Jonathan Hope and I have written a new piece that we submitted to the special issue of Shakespeare Quarterly on “Shakespeare and New Media.” The essay cleared the first stage of editorial review, and is now posted at MediaCommons for general comment and critique prior to final editorial evaluation. Please visit the essay here and make your views known. The abstract and title are as follows:
“The Hundredth Psalm to the Tune of ‘Green Sleeves’”: Digital Approaches Shakespeare’s Language of Genre
In this essay, we explore the underlying linguistic matrix of Shakespeare’s dramatic genres using multivariate statistics and a text tagging device known as Docuscope, a hand-curated corpus of several million English words (and strings of words) that have been sorted into grammatical, semantic and rhetorical categories. Taking Heminges and Condell’s designations of the Folio plays as comedies, histories and tragedies as our starting point, we offer a portrait of Shakespearean genre at the level of the sentence, showing how an identification of frequently iterated combinations of words (either in their presence or absence) can allow us to appreciate the integrity and fluidity of Shakespeare’s genres in new ways. Calling this approach “iterative criticism,” we situate our critical practice in the context of both Shakespearean criticism and more general protocols of reading in the humanities, concluding with a genre map of Shakespeare’s plays in the context of 282 other early modern plays.
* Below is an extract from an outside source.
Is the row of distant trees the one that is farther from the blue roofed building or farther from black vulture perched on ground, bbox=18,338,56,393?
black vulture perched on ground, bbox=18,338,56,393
As the last line suggests, we have now managed–with the help of Martin Mueller at Northwestern–to produce an analysis of 282 plays from the TCP database alongside the Moby Shakespeare written between 1519 and 1659. I think this is the first visualization of its kind purporting to treat 150 years with of Renaissance drama, which itself feels like something of a hurdle overcome. Here it is:
Dendrogram Produced using Ward’s clustering method on scaled data using 99 LATs to profile 318 plays written between 1519-1659, color coded by genre and separating out the works of Shakespeare as a category of their own: Red=Comedy, Blue=Interlude, Green=History, Cyan=Tragedy, Purple=Tragicomedy, Orange=Masque, Gold=Shakespeare. The item names follow the protocol: (genre)-(date)-(author)-(title).
Two points to make here, although there could be many more. First, this diagram was constructed using scaled data, which means that the “mile away” linguistic markers of similarity and dissimilarity are being balanced with markers whose variation is less visible from a distance. Variables with large standard deviations are not dominating with respect to those with smaller ones. Note then that most of Shakespeare’s works cluster together here, comedies, tragedies and late plays all on the same twig. When I tried this analysis using non-scaled data, these genres split up and Shakespeare’s comedies clustered together with Jonson’s, suggesting that Ward’s clustering procedure on unscaled data is better for picking up genre differences, while the same procedure conducted on scaled data (as is the case here) is more sensitive to authorship. (For an earlier analysis of Shakespeare’s plays only using scaled data with Ward’s clustering technique, see this.) This finding should be tested in other contexts and with other data sets, but it is interesting, since it suggests that authorship becomes legible when fluctuations in variables that contain lots of tokens (say, Description) are coordinated with those that have many fewer tokens. It may be this “adding a dash of something” that pulls the author as such to the fore in an analysis.
I’d like also to offer another observation here about the fact that so many Shakespeare plays are hanging together (as are Shirley’s and Middleton’s), remaining agnostic for the time being about whether it is authorship or genre that is producing these clusterings. The majority of Shakespeare’s plays are clustering on a twig that contains mostly comedies. So when compared with 282 other items written between 1519-1659, Shakespeare’s plays look for the most part like plays that Harbage (in the Annals of English Drama) classed as comedies as opposed to some other genre. (Martin tells me that he followed Harbage for the most part, but made some guesses himself about genre designations based on title page information and common sense.) The thing to remember here is that an individual genre may cluster in different ways depending upon the larger population in which it is situated. That is, a fuller collection of texts from the period–not just the ones that Martin was able to modernize so that we could run a test on them–might show new subdivisions that end up splitting the Shakespeare block into a number of smaller splinters. (Or it may not: this may be a stabilized portrait, more or less.) The best way to understand more about the groupings themselves is to begin looking at them with the help of PCA and other techniques we’ve been using already. That’s where we’re headed next.